Text zur Bearbeitung:
┄┄┄┄┄┄┄┄┄┄
Als Überraschungsgäste kommen Janis Joplin und David Bowie

Als Überraschungsgäste kommen Janis Joplin und David Bowie
David Mitchells „Utopia Avenue“ ist eine Party Ende der 1960er Jahre mit viel Musik

Das ist Musik.

Rockbluesfolk. Psychedelischer Jazz oder so.

Am Schlagzeug Wuschelkopf Griff. Die Narbe auf der Wange stammt von einer Bierflasche, die ein Konzertbesucher geworfen hat.

Dean am knackigen Bass. Oft fühlt er sich als der Größte. Genauso oft fragt er sich, warum er weit davon entfernt ist, der Größte zu sein.

Wolkenatlas

Jasper van Zoet ist der Sologitarrist und tatsächlich genial. Aber auch schizophren. Er hört ständiges Klopfen. Fingerknöchel an einer Holztür.

Elf spielt Klavier, sofern nicht darauf vergessen wurde, ein Klavier auf die Bühne zu stellen: Elf, feengleich. sorgt für bisschen Folk.

Sie singen, sie komponieren, sie sind „Utopia Avenue“. Eine britische Band, die man nicht zu googeln braucht – es gibt sie nicht.

David Mitchell (Bild oben) hat sie erfunden. Der britische Erzähler, der perfekt übers Scheitern schreibt: „Der Wolkenatlas“ „Die Knochenuhren“ ...

Sein Roman „Utopia Avenue“ ist eine Party, sehr unterhaltsam, mit Joints und teurem Alkohol und Bungalows, in die man sich zu zweit zurückziehen kann – es gibt Begegnungen, die weh tun und solche, die Freude bereiten ... am Ende denkt man: Es war toll, eingeladen worden zu sein. Aber es reicht, nächstes Mal bleiben wir daheim.

Gegen Sandie Shaw

„Utopia Avenue“ zeichnet Aufstieg und Ende der Musikgruppe nach. Das erste Konzert. Der erste Plattenvertrag. Die erste LP. Erfolgreiche Tournee in Amerika. 8.000 Zuhörer.

Mitchell geht es nicht darum zu zeigen: So kann’s kommen, wenn man Applaus als Droge braucht.
┄┄┄┄┄┄┄┄┄┄
Aufgaben:
(a) Übersetzen Sie den folgenden Satz aus dem Text über „Utopia Avenue“ ins Englische: „Eine britische Band, die man nicht zu googeln braucht – es gibt sie nicht.“
(b) Woher stammt laut dem Text über „Utopia Avenue“ die Narbe auf Griffs Wange?
(c) Führen Sie den Text über „Utopia Avenue“ im Anschluss an seinen letzten Satz mit einigen Sätzen fort.

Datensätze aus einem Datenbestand
┄┄┄┄┄┄┄┄┄┄
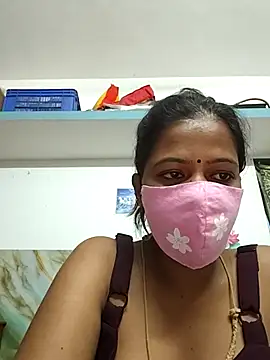 Tamil Sanjana  online show from July 2026 12:34:01 AM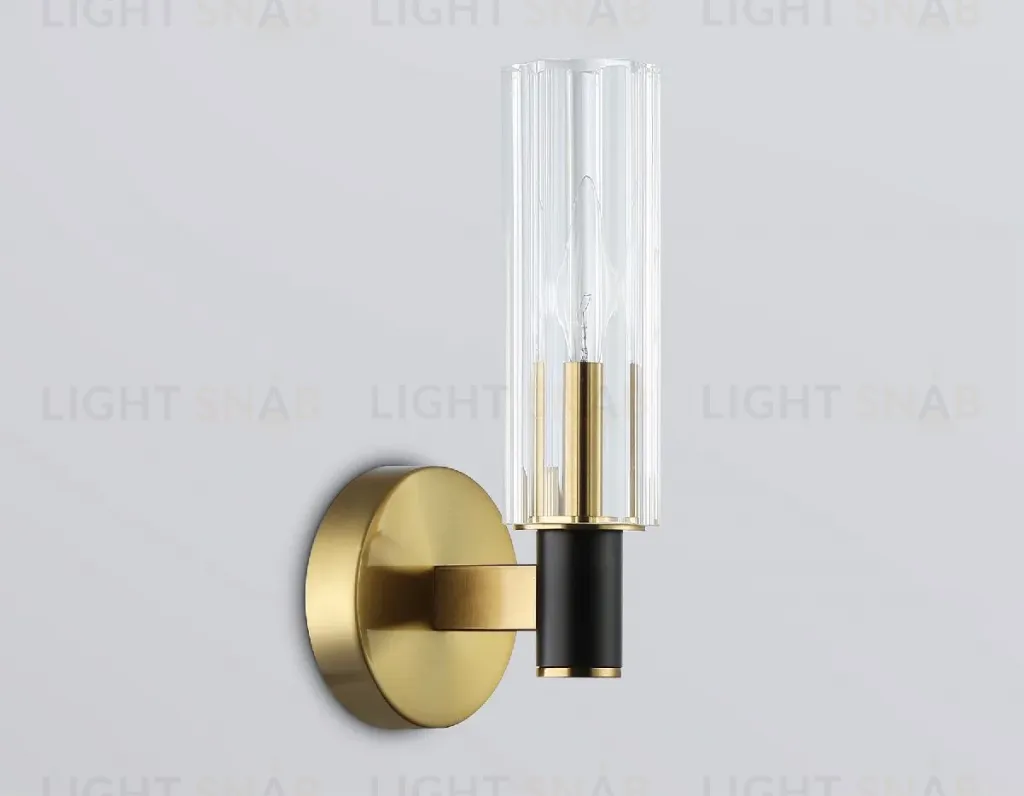 Бра Ambrella Light High Light Heigh Light LH55517 LH55517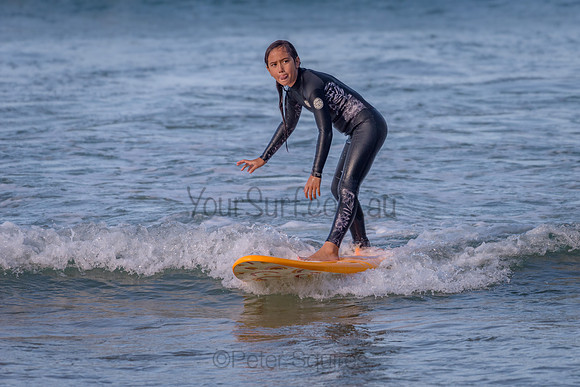 Palm_Beach_211026_165634_0088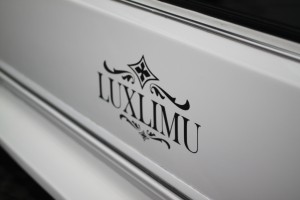 LuxLimu10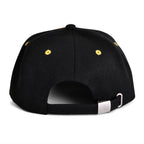 Image produit One Piece - Casquette Logo Trafalgar Law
┄┄┄┄┄┄┄┄┄┄
Lösungen der Aufgaben:
(a) A British band you don't need to google – it doesn't exist.

(b) Von einer Bierflasche, die ein Konzertbesucher geworfen hat.

(c)
Sondern er sagt: Macht doch nichts, danke für die Energie, die Musik neu zu erfinden – Ende der 1960er-Jahre im Wettbewerb mit Liedern, die im BBC-Radio rauf und runter gespielt wurden wie „Puppet on a string“ von Sandie Shaw,

Echte Stars

Die Band „Utopia Avenue“ kam nicht bis zu den Sternen. Sie haben keinen Mist produziert. Es war der Schuss eines Räubers, der alles zerstörte.

Viele echte Stars spielen bei dieser Party mit, und es ist meist mehr als nur Auftritt und Abgang. David Bowie ist nur auf einen Sprung gekommen, aber Janis Joplin singt, Maler Francis Bacon spendiert Cháteau Latour und Austern.

Brian Jones von den Stones unterhält sich mit Gitarrist Jasper über Stimmen im Kopf. Leonard Cohen wird gebeten, den Unterschied zwischen Melancholie und Depression zu erklären ...

Wenn’s zu glatt läuft im Roman, dann unterbricht David Mitchell den Erzählfluss mit einem belanglosen Satz. Etwa: Die Kuckucksuhr ruft Kuckuck. Oder: Auf der Straße rattert ein Motorrad vorbei.

Das Uninteressante ist ein derartiger Schock, dass die Aufmerksamkeit sofort wieder hochfährt.

Die Party – ein Lichterfest für die Musik. Schlagzeuger Griff bringt’s auf den Punkt: „Sex kann mit Musik einfach nicht mithalten.“

David
Mitchell:

„Utopia Avenue“
Übersetzt von
Volker Oldenburg.
Rowohlt Verlag.
752 Seiten.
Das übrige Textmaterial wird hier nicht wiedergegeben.